#### SOURCE DOCUMENT ####
Re: [LSF/MM/BPF TOPIC] Allowing linkat() to replace the destination

[Date Prev][Date Next][Thread Prev][Thread Next][Date Index][Thread Index]

 



On Fri, 2020-01-17 at 15:46 +0000, Al Viro wrote:
> On Fri, Jan 17, 2020 at 02:33:01PM +0000, Trond Myklebust wrote:
> > On Fri, 2020-01-17 at 12:49 +0000, David Howells wrote:
> > > It may be worth a discussion of whether linkat() could be given a
> > > flag to
> > > allow the destination to be replaced or if a new syscall should
> > > be
> > > made for
> > > this - or whether it should be disallowed entirely.
> > > 
> > > A set of patches has been posted by Omar Sandoval that makes this
> > > possible:
> > > 
> > >     
> > > https://lore.kernel.org/linux-fsdevel/cover.1524549513.git.osandov@xxxxxx/
> > > 
> > > though it only includes filesystem support for btrfs.
> > > 
> > > This could be useful for cachefiles:
> > > 
> > > 	
> > > https://lore.kernel.org/linux-fsdevel/3326.1579019665@xxxxxxxxxxxxxxxxxxxxxx/
> > > 
> > > and overlayfs.
> > > 
> > 
> > That seems to me like a "just go ahead and do it if you can justify
> > it"
> > kind of thing. It has plenty of precedent, and fits easily into the
> > existing syscall, so why do we need a face-to-face discussion?
####
### WHAT THIS TASK INVOLVES
Reproduce the mailing-list message above on letting linkat() replace the destination, word for word and in full.
#### EXTRACTED ENTRIES ####
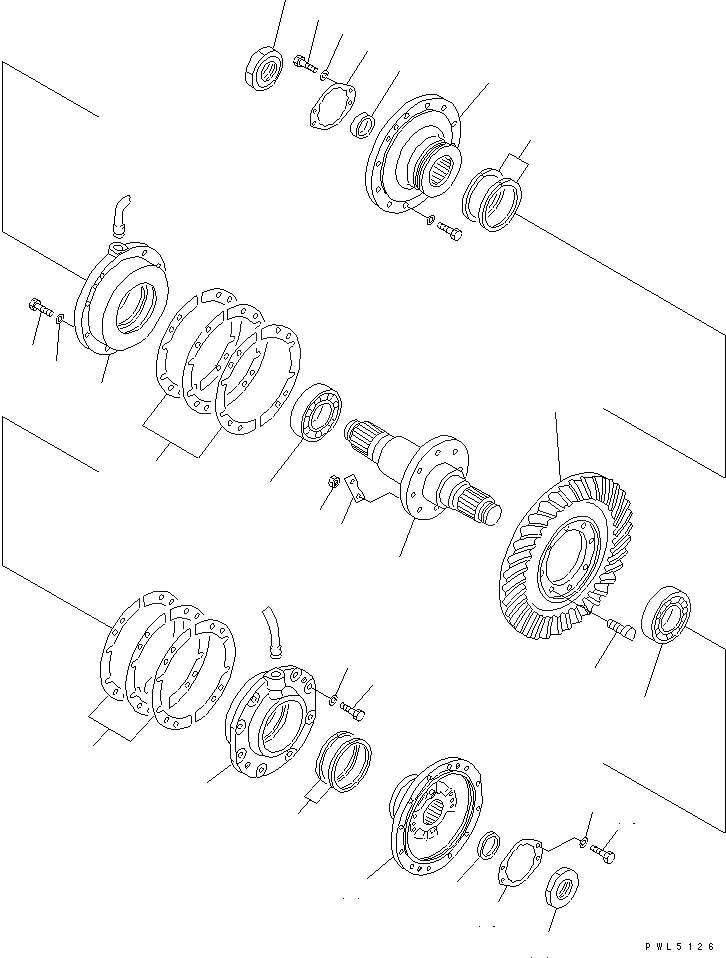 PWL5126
####
#### EXTRACTED ENTRIES ####
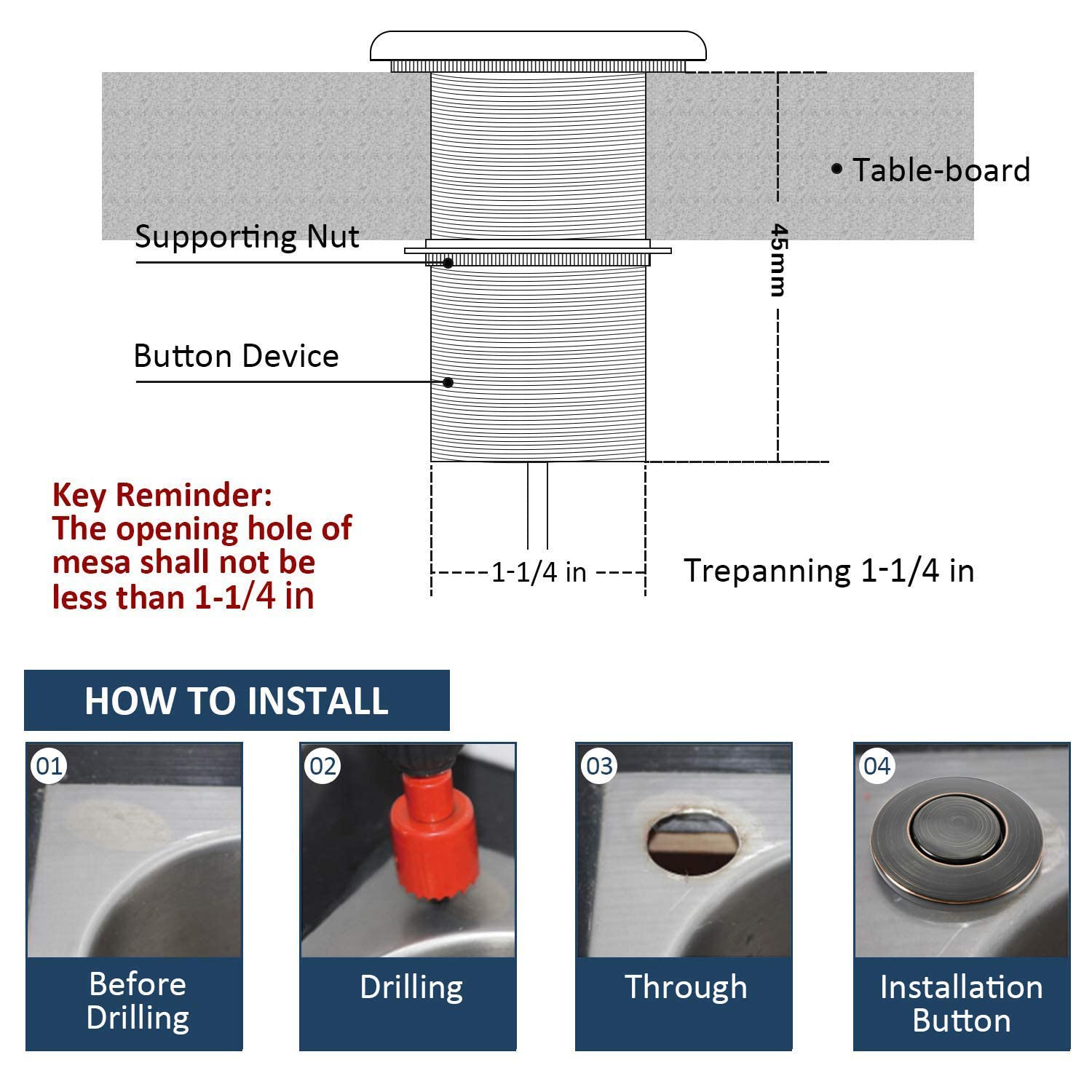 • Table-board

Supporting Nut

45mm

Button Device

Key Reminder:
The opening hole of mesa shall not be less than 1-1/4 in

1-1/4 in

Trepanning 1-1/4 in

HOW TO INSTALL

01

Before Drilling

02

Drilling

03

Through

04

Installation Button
####
### COMPLETED EXERCISE
Re: [LSF/MM/BPF TOPIC] Allowing linkat() to replace the destination

[Date Prev][Date Next][Thread Prev][Thread Next][Date Index][Thread Index]

 



On Fri, 2020-01-17 at 15:46 +0000, Al Viro wrote:
> On Fri, Jan 17, 2020 at 02:33:01PM +0000, Trond Myklebust wrote:
> > On Fri, 2020-01-17 at 12:49 +0000, David Howells wrote:
> > > It may be worth a discussion of whether linkat() could be given a
> > > flag to
> > > allow the destination to be replaced or if a new syscall should
> > > be
> > > made for
> > > this - or whether it should be disallowed entirely.
> > > 
> > > A set of patches has been posted by Omar Sandoval that makes this
> > > possible:
> > > 
> > >     
> > > https://lore.kernel.org/linux-fsdevel/cover.1524549513.git.osandov@xxxxxx/
> > > 
> > > though it only includes filesystem support for btrfs.
> > > 
> > > This could be useful for cachefiles:
> > > 
> > > 	
> > > https://lore.kernel.org/linux-fsdevel/3326.1579019665@xxxxxxxxxxxxxxxxxxxxxx/
> > > 
> > > and overlayfs.
> > > 
> > 
> > That seems to me like a "just go ahead and do it if you can justify
> > it"
> > kind of thing. It has plenty of precedent, and fits easily into the
> > existing syscall, so why do we need a face-to-face discussion?